You could use this to automatically append relevant context, enforce naming conventions in requests, or log prompts for auditing purposes.

Prompt Hooks: AI-Evaluated Rules

Prompt hooks are the most powerful hook type. Instead of writing procedural logic, you write a natural language rule that gets evaluated by an AI model:

{
  "hooks": [
    {
      "event": "PreToolUse",
      "type": "prompt",
      "prompt": "Review this shell command for security risks. Block the command if it could delete data, modify system files, access the network in unexpected ways, or expose secrets. Allow the command if it is a standard development operation like running tests, building, or linting.",
      "matchers": ["Bash"]
    }
  ]
}

The AI evaluates the tool input against your rule and decides whether to allow or block. This is far more flexible than regex patterns -- it can understand context and intent, catching edge cases that procedural rules would miss.

Complete Hook Configuration Example

Here is a full .claude/settings.json with multiple hooks working together:

{
  "hooks": [
    {
      "event": "PreToolUse",
      "type": "command",
      "command": "node .claude/hooks/block-dangerous.js",
      "matchers": ["Bash"]
    },
    {
      "event": "PostToolUse",
      "type": "command",
      "command": "node .claude/hooks/auto-format.js",
      "matchers": ["Write"]
    },
    {
      "event": "Stop",
      "type": "command",
      "command": "node .claude/hooks/run-lint.js"
    },
    {
      "event": "PreToolUse",
      "type": "prompt",
      "prompt": "Verify this file write does not overwrite test fixtures, migration files, or lock files without explicit user intent.",
      "matchers": ["Write"]
    }
  ]
}

This configuration blocks dangerous shell commands, auto-formats written files, runs the linter after each response, and uses AI to evaluate file writes against a policy. Together, these hooks create a comprehensive safety net around Claude's actions.

Hook Responses

Hooks communicate back to Claude Code through JSON output:

  • {"action": "allow"} -- let the operation proceed
  • {"action": "block", "message": "reason"} -- stop the operation and show the message
  • {"action": "allow", "commands": ["cmd1", "cmd2"]} -- allow and run follow-up commands

For PreToolUse hooks, you can also modify the tool input before it executes, giving you the ability to sanitize or transform Claude's intended operations.

Best Practices

Keep hooks fast. Every hook adds latency to Claude's workflow. Shell command hooks should complete in under a second. If you need complex processing, consider running it asynchronously or moving it to a PostToolUse or Stop hook where latency is less noticeable.
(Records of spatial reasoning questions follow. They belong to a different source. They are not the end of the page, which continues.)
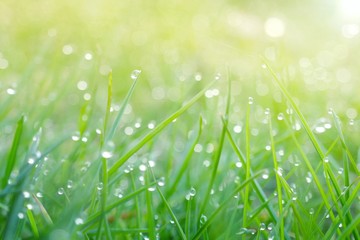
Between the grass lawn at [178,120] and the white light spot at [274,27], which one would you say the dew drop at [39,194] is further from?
the white light spot at [274,27]

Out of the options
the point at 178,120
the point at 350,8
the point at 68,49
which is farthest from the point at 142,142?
the point at 350,8

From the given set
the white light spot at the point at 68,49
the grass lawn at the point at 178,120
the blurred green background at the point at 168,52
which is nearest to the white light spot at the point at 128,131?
the grass lawn at the point at 178,120

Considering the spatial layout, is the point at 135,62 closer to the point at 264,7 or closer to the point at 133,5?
the point at 133,5

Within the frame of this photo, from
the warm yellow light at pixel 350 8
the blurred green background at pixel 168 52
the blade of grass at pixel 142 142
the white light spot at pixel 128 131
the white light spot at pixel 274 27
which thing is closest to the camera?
the blade of grass at pixel 142 142

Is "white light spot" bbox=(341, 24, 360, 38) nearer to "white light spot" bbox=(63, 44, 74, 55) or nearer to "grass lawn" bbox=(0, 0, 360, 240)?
"grass lawn" bbox=(0, 0, 360, 240)

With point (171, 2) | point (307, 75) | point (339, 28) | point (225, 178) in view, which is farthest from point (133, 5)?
point (225, 178)

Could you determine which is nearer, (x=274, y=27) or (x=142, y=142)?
(x=142, y=142)

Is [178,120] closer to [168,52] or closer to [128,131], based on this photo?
[128,131]
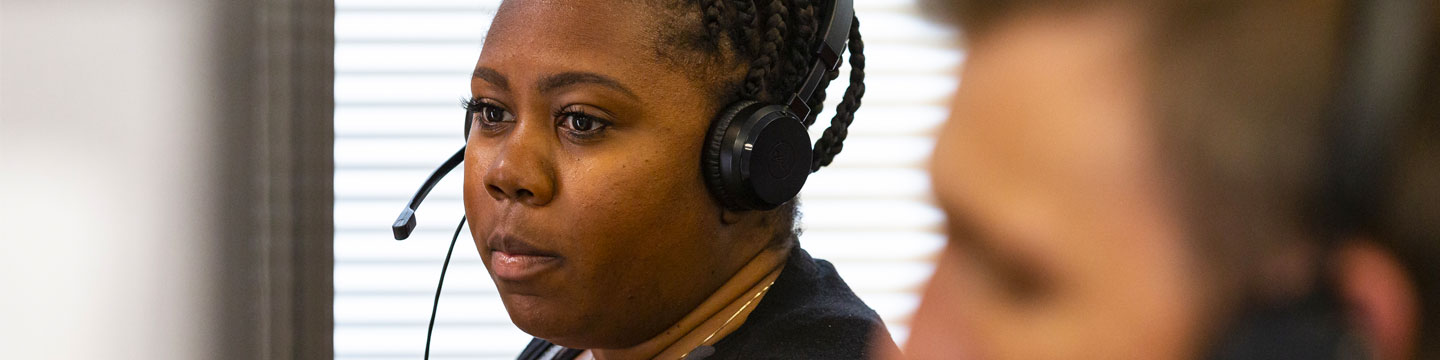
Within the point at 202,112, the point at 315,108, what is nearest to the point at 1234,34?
the point at 315,108

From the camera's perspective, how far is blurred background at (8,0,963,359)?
1.48 metres

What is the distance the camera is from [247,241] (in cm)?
155

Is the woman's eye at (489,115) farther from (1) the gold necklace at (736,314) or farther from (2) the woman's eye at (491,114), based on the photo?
(1) the gold necklace at (736,314)

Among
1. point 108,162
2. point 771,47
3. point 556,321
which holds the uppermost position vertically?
point 771,47

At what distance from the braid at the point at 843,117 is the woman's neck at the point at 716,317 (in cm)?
10

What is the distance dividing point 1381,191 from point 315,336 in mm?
1542

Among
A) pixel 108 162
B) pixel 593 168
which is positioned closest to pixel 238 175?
pixel 108 162

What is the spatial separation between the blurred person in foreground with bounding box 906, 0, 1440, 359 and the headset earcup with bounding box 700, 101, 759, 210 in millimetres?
436

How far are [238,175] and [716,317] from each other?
3.36 ft

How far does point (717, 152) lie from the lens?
0.74 meters

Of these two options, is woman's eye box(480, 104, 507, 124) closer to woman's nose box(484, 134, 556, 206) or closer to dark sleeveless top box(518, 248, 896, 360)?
woman's nose box(484, 134, 556, 206)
Use matchers aggressively. A hook that fires on every tool call adds up quickly. Target only the tools where your hook adds value.

Test hooks thoroughly before deploying them to your team. A buggy PreToolUse hook can block legitimate operations and frustrate users. Start by running your hook script manually with sample input to verify it handles all cases correctly.

Try this exercise: add a PreToolUse hook that blocks any Bash command containing sudo. Add a PostToolUse hook that logs every file write to a local .claude/audit.log file with a timestamp. Run a Claude Code session with these hooks active and verify they work as expected. Then share the configuration with your team by committing the .claude/settings.json and hook scripts to version control.